**WORK INSTRUCTIONS**
Every record that follows must be duplicated exactly, with images left out.

**Short descriptive text snippets**
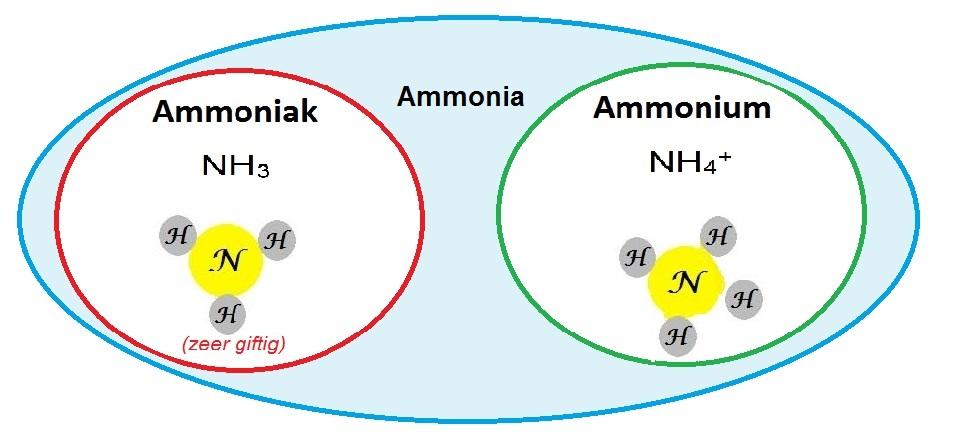 Ammoniak ammonium ammonia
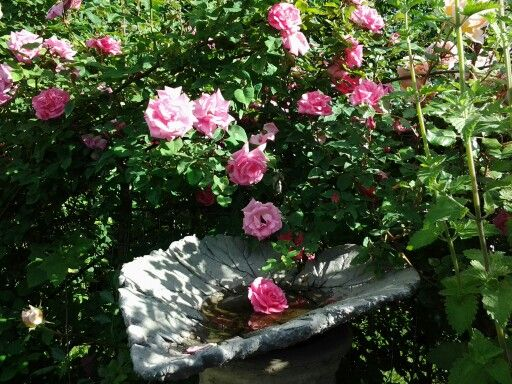 Love Garden Roses: 1000+ Images About Carla's Rose Garden & Flowers On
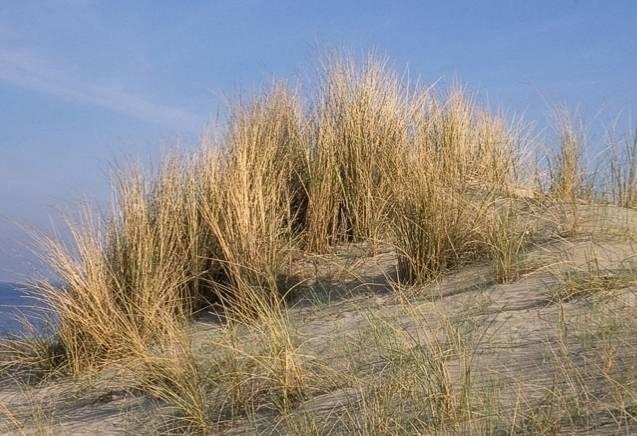 2-daags Oud & Nieuw arrangement in Vlissingen - Inclusief Feestavond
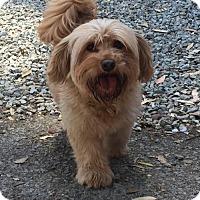 Adopt A Pet :: Ciabatta - Mission Viejo, CA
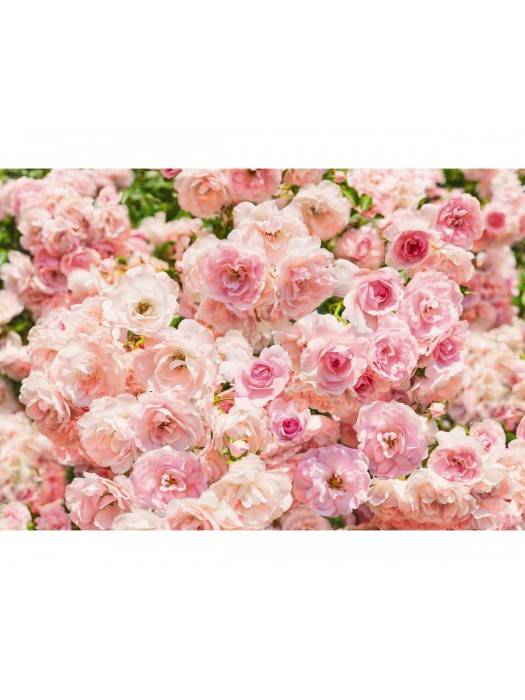 Wallpaper - Rosa - Size: 368 X 254 cm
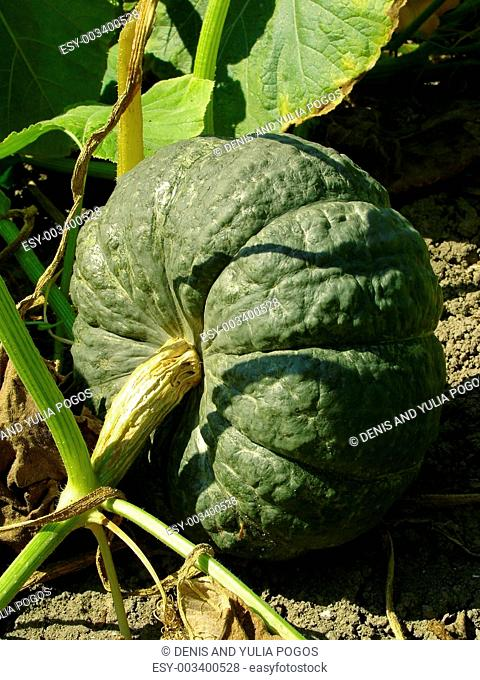 winter sweet pumpkin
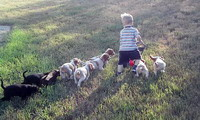 Nicholas and the puppies mow the lawn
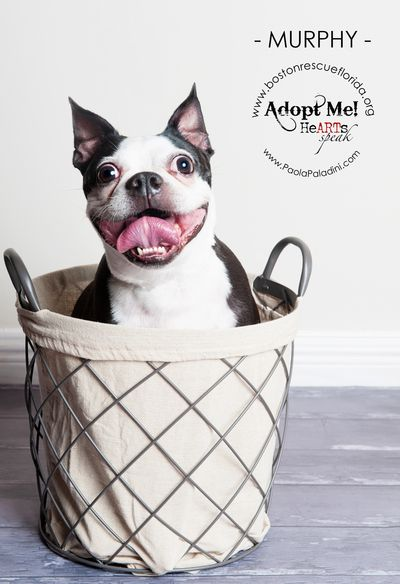 Paola Paladini Pet Photography Miami Pet Photography Broward Pet Photography Palm Beach Pet Photography With Images Animal Rescue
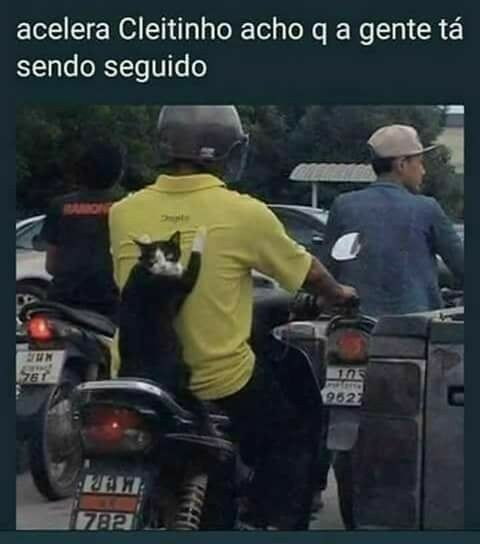 ACELERA SABAGAÇA CLEITINHOOOOO - meme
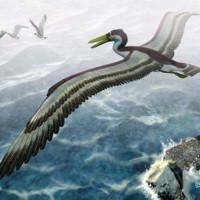 Loài chim khổng lồ từng thống trị bầu trời Nam Cực 50 triệu năm trước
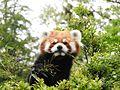 Ishikawa Zoo - Animals - 43 - 2016-04-22.jpg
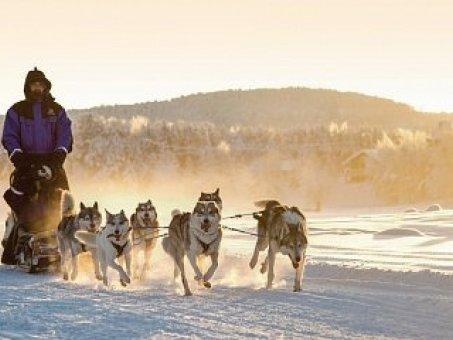 Zimné aktivity v severských krajinách.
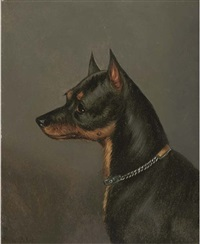 head of a terrier by edwin (of bath) loder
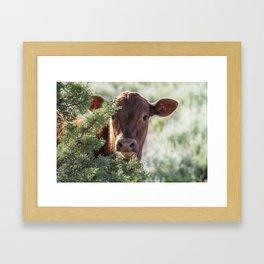 Shy Calf Framed Art Print
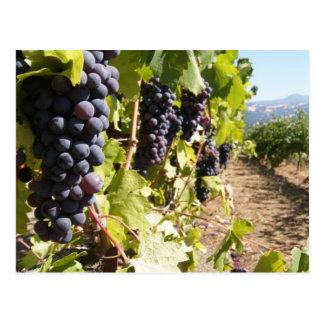 Carte Postale Pays de vin de la Californie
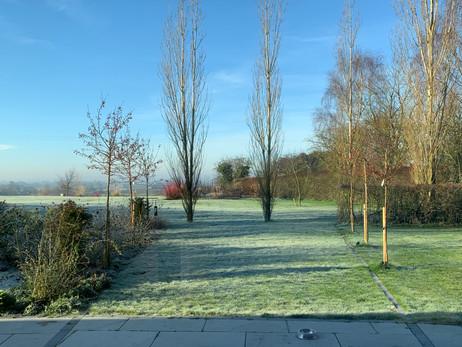 Poplars framing view to pool in field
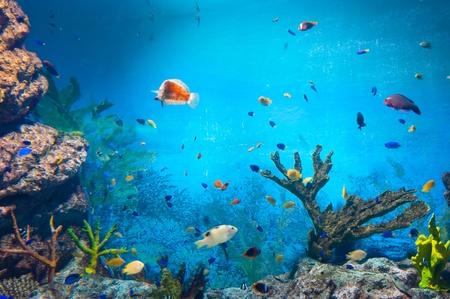 hard coral: torpical fishes at Seoul Coex Oceanarium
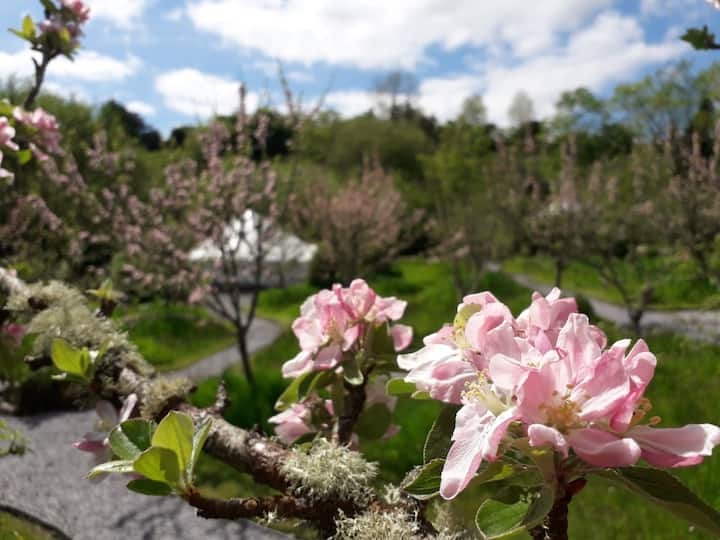 Pink Apple Orchard: Sunrise Yurt Glamping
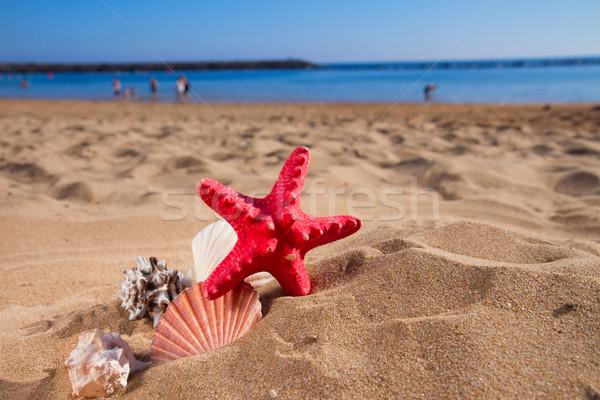 Stock photo: starfish ans seashells on sea shore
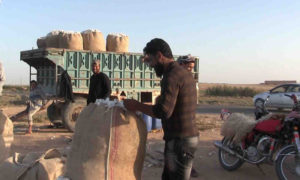 Farmers packing cotton bags in rural Raqqa - October 2020 (North Press Agency)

**RESPONSE FOR THIS EXERCISE**
 Ammoniak ammonium ammonia
 Love Garden Roses: 1000+ Images About Carla's Rose Garden & Flowers On
 2-daags Oud & Nieuw arrangement in Vlissingen - Inclusief Feestavond
 Adopt A Pet :: Ciabatta - Mission Viejo, CA
 Wallpaper - Rosa - Size: 368 X 254 cm
 winter sweet pumpkin
 Nicholas and the puppies mow the lawn
 Paola Paladini Pet Photography Miami Pet Photography Broward Pet Photography Palm Beach Pet Photography With Images Animal Rescue
 ACELERA SABAGAÇA CLEITINHOOOOO - meme
 Loài chim khổng lồ từng thống trị bầu trời Nam Cực 50 triệu năm trước
 Ishikawa Zoo - Animals - 43 - 2016-04-22.jpg
 Zimné aktivity v severských krajinách.
 head of a terrier by edwin (of bath) loder
 Shy Calf Framed Art Print
 Carte Postale Pays de vin de la Californie
 Poplars framing view to pool in field
 hard coral: torpical fishes at Seoul Coex Oceanarium
 Pink Apple Orchard: Sunrise Yurt Glamping
 Stock photo: starfish ans seashells on sea shore
 Farmers packing cotton bags in rural Raqqa - October 2020 (North Press Agency)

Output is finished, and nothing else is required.